Paris — Ethanol sales will hit record highs in France this year and next, supported by strong demand for high-ethanol fuel E85 as car owners seek cheaper alternatives to gasoline, producers said on Thursday.
Fuel prices have soared so much in France that ministers floated the possibility of petrol vouchers for low-income households on Monday, as President Emmanuel Macron’s government seeks to limit the damage from rising costs.
Consumption of the bioethanol, made mostly from sugar beet and grains, is expected to rise to close to 12 million hectolitres this year, above the record of 2019, after dropping about 10% in 2020 as the pandemic kept drivers at home, SNPAA Secretary General Sylvain Demoures said in a telephone interview.
And the trend was seen lasting in 2022, pushing it to yet another record, he added.
The average price for E85, containing up to 85 percent ethanol, was at 0.69 euro per litre in France on Friday last week, against 1.72 euro per litre for unleaded 98 gasoline, government data showed.
Although one needs around 25% more bioethanol for the same distance, the price advantage remains significant, which made French consumers rush to flex-fuel cars — that can run on petrol, ethanol or a mix of the two — and to flex-fuel kits that allow standard cars to run on high-ethanol fuel. Kits cost an average of 1,000 euros ($1,164), installation included.

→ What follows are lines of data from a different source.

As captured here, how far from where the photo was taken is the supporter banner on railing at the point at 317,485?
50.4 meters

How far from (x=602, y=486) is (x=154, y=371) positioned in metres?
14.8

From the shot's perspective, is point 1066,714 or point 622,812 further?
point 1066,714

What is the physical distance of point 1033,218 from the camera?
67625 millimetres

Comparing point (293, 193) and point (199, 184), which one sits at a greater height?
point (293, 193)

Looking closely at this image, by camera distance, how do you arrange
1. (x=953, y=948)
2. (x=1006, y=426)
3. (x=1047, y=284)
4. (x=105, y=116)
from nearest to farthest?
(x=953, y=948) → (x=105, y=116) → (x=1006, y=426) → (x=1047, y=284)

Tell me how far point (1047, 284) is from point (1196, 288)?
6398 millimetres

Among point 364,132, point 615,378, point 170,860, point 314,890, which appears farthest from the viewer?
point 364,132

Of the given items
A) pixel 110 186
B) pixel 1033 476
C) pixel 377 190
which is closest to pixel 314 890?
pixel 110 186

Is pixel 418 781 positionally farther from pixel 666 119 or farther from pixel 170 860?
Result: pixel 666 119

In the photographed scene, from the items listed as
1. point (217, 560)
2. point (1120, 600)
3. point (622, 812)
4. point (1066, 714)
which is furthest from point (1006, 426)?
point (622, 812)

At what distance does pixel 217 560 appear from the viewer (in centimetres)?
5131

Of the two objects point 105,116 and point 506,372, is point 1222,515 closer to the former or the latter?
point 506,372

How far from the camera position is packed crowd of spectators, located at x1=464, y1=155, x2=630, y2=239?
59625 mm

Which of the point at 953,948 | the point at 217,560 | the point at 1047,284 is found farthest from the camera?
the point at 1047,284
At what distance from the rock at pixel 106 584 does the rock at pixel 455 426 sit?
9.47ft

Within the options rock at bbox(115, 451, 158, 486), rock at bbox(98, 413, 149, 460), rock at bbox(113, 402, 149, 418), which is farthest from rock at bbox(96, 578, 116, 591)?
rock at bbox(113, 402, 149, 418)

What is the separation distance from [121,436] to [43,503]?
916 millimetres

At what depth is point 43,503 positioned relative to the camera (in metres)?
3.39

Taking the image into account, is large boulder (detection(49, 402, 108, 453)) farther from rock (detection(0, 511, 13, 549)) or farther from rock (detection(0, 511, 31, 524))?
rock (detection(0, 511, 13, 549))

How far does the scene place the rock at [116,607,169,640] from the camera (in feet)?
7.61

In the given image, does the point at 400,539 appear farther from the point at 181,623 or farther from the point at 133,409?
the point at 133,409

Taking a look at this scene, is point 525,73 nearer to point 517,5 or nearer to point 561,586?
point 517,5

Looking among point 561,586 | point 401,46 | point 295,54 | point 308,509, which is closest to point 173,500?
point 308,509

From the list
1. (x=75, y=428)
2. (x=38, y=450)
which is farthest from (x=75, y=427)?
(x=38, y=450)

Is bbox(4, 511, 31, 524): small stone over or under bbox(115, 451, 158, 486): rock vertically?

FlexFuel Energy Development, which says it is France’s leader in the flex-fuel kit market, said the number of kits installed had risen 37% since June.
E85 fuel is only available in about one gas station out of four in France, but the network is growing fast with a rise of 32% in 2020, SNPAA said. TotalEnergies and retailer Intermarche control half of the market.
The craze for flex-fuel would mainly be felt next year, Demoures said, forecasting growth of more than 20% in E85 consumption in 2022.
“The impact on volumes is not immediate. You need to install the kits, cars need to be built and delivered, it takes time,” he said.